_Exercise_
Swap "Used" for "New" across all the records below and write the lines out again with everything else unchanged. Leave the pictures out of your answer.

Records in a dataset
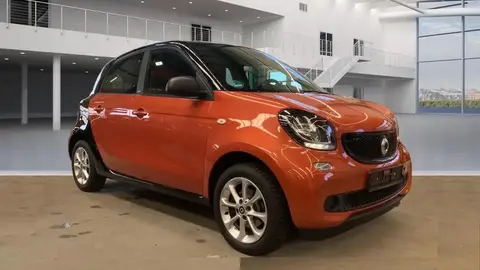 Used SMART FORFOUR Petrol 2019 Ad 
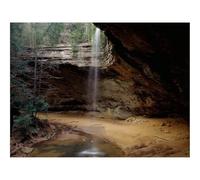 Impossible Puzzle da 500 Pezzi -Grotta,gocce,buio 52x38cm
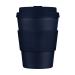 Tassa amb tapa Ecoffee PLA 350 ml Dark
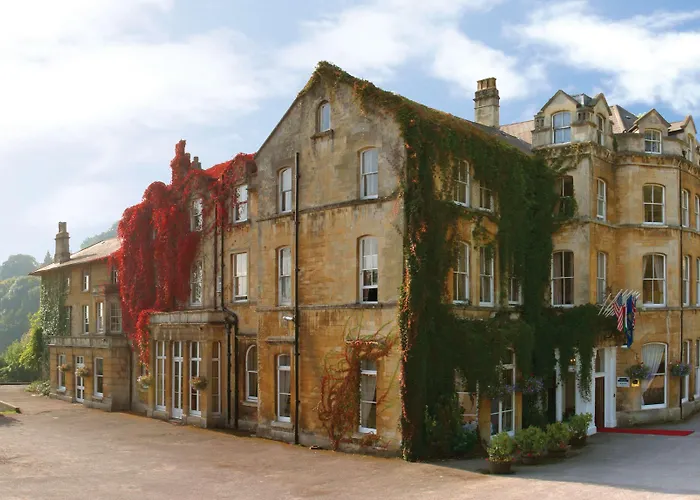 3-Sterne-Hotel: Best Western Limpley Stoke Hotel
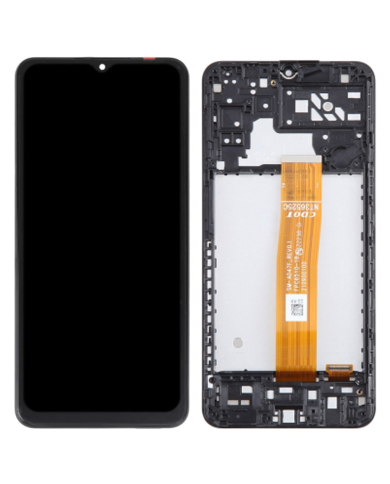 Pantalla Con Marco Samsung Galaxy A04s A047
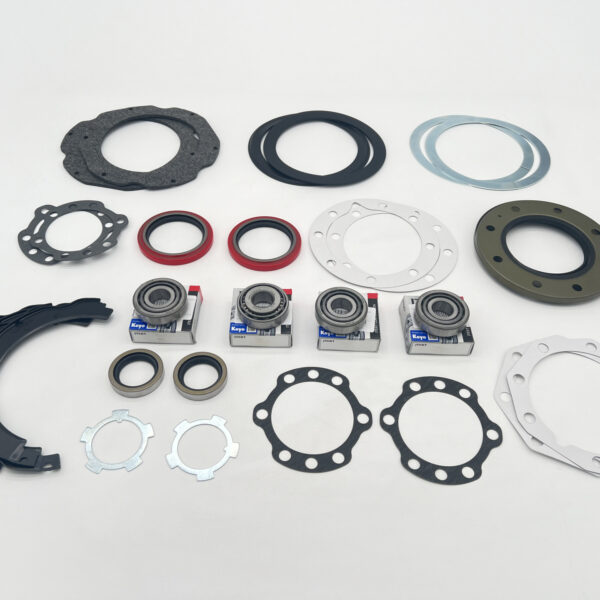 Alternative view of Kit joints de bols et roulements pivots HDJ80 toutes versions et Série 7 sans ABS 1999+ N4-Offroad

_Problem solution_
 New SMART FORFOUR Petrol 2019 Ad 
 Impossible Puzzle da 500 Pezzi -Grotta,gocce,buio 52x38cm
 Tassa amb tapa Ecoffee PLA 350 ml Dark
 3-Sterne-Hotel: Best Western Limpley Stoke Hotel
 Pantalla Con Marco Samsung Galaxy A04s A047
 Alternative view of Kit joints de bols et roulements pivots HDJ80 toutes versions et Série 7 sans ABS 1999+ N4-Offroad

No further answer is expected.